Ce n'est pas parce que d'importants clignotants conjoncturels passent au vert (pâle) que toute l'économie avance d'un même pas. Un signal inquiétant perdure : les défaillances d'entreprises ne cessent de progresser. Et qui dit hausse des faillites dit tensions sur l'Assurance garantie des salaires (AGS). Des tensions qui vont s'accentuer cette année et pourraient conduire à avancer de quelques mois une hausse de la cotisation qui la finance.

Le régime, financé par les entreprises et géré par le patronat (Medef et U2P seulement depuis le départ de la CPME), assure depuis cinquante ans aux salariés le versement de leur salaire même lorsque leur entreprise est placée en redressement judiciaire ou, pire, met la clé sous la porte.

Embellie artificielle

Avec le coup d'arrêt aux faillites dû au « quoi qu'il en coûte » pendant le Covid, les finances de l'AGS ont connu une embellie artificielle. Mais depuis, la situation s'est dégradée. « Sur l'ensemble de 2023, l'AGS est intervenue dans plus de 23.600 affaires, soit un niveau supérieur à celui observé au cours des années précédant la pandémie. Il faut remonter à 2016 pour observer un nombre d'affaires ouvertes plus élevé », notait le régime en début d'année, pointant en outre une augmentation du nombre de bénéficiaires « de 61 % sur l'ensemble de l'année 2023 ». La situation ne s'est pas arrangée depuis. Au premier trimestre 2024, le nombre d'affaires ouvertes par l'AGS a progressé de près de 20 % par rapport à la même période de 2023, le nombre de bénéficiaires augmentant, lui, de 27 %. Au total, le montant des avances versées par l'AGS a atteint 497 millions d'euros. Et avril a été encore plus mauvais que les trois mois précédents : 186,4 millions d'euros ont été avancés, un montant en hausse de 28,3 % par rapport au même mois de 2023. « Si on reste sur la dégradation observée depuis le début de l'année, qui s'est encore amplifiée en avril, on va vers un montant total d'avances de 2 milliards à 2,1 milliards d'euros en 2024, contre 1,7 milliard en 2023 ; si ça continue à se dégrader, dès juin, il faudra se reposer la question d'une hausse de cotisation », explique Christian Nibourel, le président de l'AGS. Une première augmentation de 0,05 point a déjà eu lieu le 1er janvier dernier, portant la contribution à l'Assurance garantie des salaires à 0,20 %.
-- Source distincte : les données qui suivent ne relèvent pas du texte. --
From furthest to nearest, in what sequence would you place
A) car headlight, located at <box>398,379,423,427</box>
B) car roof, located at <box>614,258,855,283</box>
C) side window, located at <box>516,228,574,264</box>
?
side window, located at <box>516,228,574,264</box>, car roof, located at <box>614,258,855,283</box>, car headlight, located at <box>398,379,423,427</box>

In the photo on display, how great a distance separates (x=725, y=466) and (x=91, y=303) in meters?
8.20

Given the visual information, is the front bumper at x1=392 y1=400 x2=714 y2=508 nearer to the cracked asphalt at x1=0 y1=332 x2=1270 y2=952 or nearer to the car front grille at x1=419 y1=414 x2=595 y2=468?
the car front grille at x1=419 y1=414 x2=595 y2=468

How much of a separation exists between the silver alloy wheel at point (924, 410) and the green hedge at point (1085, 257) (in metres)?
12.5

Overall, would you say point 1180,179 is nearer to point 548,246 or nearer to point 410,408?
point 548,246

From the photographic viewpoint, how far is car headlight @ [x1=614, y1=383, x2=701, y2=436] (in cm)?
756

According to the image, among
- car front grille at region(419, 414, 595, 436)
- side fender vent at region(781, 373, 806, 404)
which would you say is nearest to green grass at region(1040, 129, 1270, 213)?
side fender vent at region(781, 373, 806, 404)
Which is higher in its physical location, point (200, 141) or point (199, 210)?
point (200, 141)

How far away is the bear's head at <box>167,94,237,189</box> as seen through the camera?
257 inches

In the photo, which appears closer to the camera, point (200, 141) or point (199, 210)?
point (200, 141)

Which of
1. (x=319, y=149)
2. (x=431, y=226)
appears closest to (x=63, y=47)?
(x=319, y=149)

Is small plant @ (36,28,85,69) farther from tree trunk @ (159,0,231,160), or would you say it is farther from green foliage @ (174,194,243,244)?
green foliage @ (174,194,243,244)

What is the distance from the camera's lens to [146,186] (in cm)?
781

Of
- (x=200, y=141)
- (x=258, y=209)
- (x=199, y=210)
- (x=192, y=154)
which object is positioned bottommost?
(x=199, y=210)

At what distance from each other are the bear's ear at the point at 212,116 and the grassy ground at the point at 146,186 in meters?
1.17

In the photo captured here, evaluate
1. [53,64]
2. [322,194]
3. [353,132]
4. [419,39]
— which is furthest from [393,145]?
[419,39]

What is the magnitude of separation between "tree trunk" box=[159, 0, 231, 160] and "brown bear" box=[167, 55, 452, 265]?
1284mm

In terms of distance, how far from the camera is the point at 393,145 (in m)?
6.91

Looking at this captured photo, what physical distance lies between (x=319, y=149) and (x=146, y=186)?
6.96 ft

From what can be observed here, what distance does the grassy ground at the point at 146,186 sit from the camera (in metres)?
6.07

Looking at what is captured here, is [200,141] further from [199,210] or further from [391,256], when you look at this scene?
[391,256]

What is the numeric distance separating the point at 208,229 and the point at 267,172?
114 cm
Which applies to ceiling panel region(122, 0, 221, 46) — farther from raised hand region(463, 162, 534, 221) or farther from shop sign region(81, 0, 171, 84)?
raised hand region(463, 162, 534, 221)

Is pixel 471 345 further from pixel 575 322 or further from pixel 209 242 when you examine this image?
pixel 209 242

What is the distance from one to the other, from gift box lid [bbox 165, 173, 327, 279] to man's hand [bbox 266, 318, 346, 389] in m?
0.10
Une hausse sèche pour les entreprises, le récent échec de la négociation entre les partenaires sociaux sur l'emploi des seniors et les reconversions professionnelles ayant signé la mort d'une baisse équivalente sur la cotisation chômage des employeurs négociée avec les syndicats.

Filet de sécurité

Compte tenu de la dégradation de la situation depuis plusieurs mois, la perspective d'une nouvelle augmentation était déjà dans les tuyaux. Mais cette nouvelle hausse de 0,05 point était envisagée à l'automne. Il est probable qu'elle soit avancée à cet été, on évoque août. Et elle pourrait ne pas être la dernière de l'année.

La crise du Covid a permis au régime de renforcer sa trésorerie, et de faire face pour 2024, avec en filet de sécurité la ligne de crédit de 500 millions d'euros ouverte à cette époque qui a été maintenue. Mais une troisième augmentation de 0,05 point pourrait être nécessaire si la dégradation continuait à s'amplifier, comme le laisse à penser la contre-performance d'avril. Cela porterait la cotisation à 0,25 %, son niveau de janvier 2016.